::: ENTRIES :::

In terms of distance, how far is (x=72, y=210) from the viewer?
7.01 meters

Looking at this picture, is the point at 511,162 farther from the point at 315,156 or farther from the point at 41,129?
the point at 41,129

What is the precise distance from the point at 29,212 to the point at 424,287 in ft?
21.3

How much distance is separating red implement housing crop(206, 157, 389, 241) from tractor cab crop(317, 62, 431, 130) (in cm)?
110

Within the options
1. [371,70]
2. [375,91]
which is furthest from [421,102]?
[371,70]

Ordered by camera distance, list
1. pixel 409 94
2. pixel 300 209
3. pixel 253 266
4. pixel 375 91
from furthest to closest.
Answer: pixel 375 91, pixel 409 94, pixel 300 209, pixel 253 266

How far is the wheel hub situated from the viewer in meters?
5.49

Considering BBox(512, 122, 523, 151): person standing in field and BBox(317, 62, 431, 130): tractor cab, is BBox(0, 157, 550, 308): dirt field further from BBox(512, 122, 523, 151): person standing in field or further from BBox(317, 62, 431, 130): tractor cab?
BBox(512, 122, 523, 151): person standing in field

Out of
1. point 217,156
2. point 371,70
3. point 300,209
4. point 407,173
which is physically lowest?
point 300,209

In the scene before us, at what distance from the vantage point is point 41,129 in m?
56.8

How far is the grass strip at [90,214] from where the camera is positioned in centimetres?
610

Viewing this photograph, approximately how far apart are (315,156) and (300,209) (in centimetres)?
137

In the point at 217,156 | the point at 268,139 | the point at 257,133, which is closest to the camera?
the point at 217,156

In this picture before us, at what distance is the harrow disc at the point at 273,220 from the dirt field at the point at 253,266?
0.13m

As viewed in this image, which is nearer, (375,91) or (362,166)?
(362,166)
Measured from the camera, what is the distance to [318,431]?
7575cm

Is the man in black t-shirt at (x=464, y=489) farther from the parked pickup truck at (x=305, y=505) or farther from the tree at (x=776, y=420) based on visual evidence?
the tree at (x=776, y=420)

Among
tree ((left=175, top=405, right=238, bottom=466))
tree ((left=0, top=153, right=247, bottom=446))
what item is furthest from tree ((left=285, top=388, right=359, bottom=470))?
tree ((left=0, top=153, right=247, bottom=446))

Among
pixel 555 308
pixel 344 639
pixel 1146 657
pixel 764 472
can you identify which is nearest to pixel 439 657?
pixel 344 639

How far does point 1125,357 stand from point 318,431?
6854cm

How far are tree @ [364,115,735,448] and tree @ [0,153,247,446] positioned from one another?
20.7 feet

:::

Repeat each record exactly, leaving nothing out.

In terms of distance, how far is (x=72, y=210) from the viewer?
7.01 meters

Looking at this picture, is the point at 511,162 farther from the point at 315,156 or farther from the point at 41,129?
the point at 41,129

What is the precise distance from the point at 29,212 to the point at 424,287 in ft?
21.3

How much distance is separating red implement housing crop(206, 157, 389, 241) from tractor cab crop(317, 62, 431, 130) (in cm)?
110

Within the options
1. [371,70]
2. [375,91]
which is furthest from [421,102]?
[371,70]

Ordered by camera distance, list
1. pixel 409 94
2. pixel 300 209
3. pixel 253 266
4. pixel 375 91
from furthest to closest.
Answer: pixel 375 91, pixel 409 94, pixel 300 209, pixel 253 266

How far is the wheel hub situated from the viewer in meters?
5.49

Considering BBox(512, 122, 523, 151): person standing in field and BBox(317, 62, 431, 130): tractor cab, is BBox(0, 157, 550, 308): dirt field further from BBox(512, 122, 523, 151): person standing in field or further from BBox(317, 62, 431, 130): tractor cab?
BBox(512, 122, 523, 151): person standing in field

Out of
1. point 217,156
2. point 371,70
3. point 300,209
4. point 407,173
which is physically lowest?
point 300,209

In the scene before us, at what distance from the vantage point is point 41,129 in m?
56.8

How far is the grass strip at [90,214] from where the camera is positioned in centimetres?
610

Viewing this photograph, approximately how far apart are (315,156) and (300,209) (in centimetres)?
137

In the point at 217,156 | the point at 268,139 | the point at 257,133, which is closest to the camera?
the point at 217,156

In this picture before us, at what distance is the harrow disc at the point at 273,220 from the dirt field at the point at 253,266?
0.13m

As viewed in this image, which is nearer, (375,91) or (362,166)?
(362,166)
Measured from the camera, what is the distance to [318,431]?
7575cm

Is the man in black t-shirt at (x=464, y=489) farther from the parked pickup truck at (x=305, y=505) or farther from the tree at (x=776, y=420) based on visual evidence?
the tree at (x=776, y=420)

Among
tree ((left=175, top=405, right=238, bottom=466))
tree ((left=0, top=153, right=247, bottom=446))
what item is furthest from tree ((left=285, top=388, right=359, bottom=470))?
tree ((left=0, top=153, right=247, bottom=446))

Among
pixel 555 308
pixel 344 639
pixel 1146 657
pixel 764 472
can you identify which is nearest to pixel 439 657?
pixel 344 639

How far does point 1125,357 stand from point 318,431?
6854cm

How far are tree @ [364,115,735,448] and tree @ [0,153,247,446] positioned from one another?
20.7 feet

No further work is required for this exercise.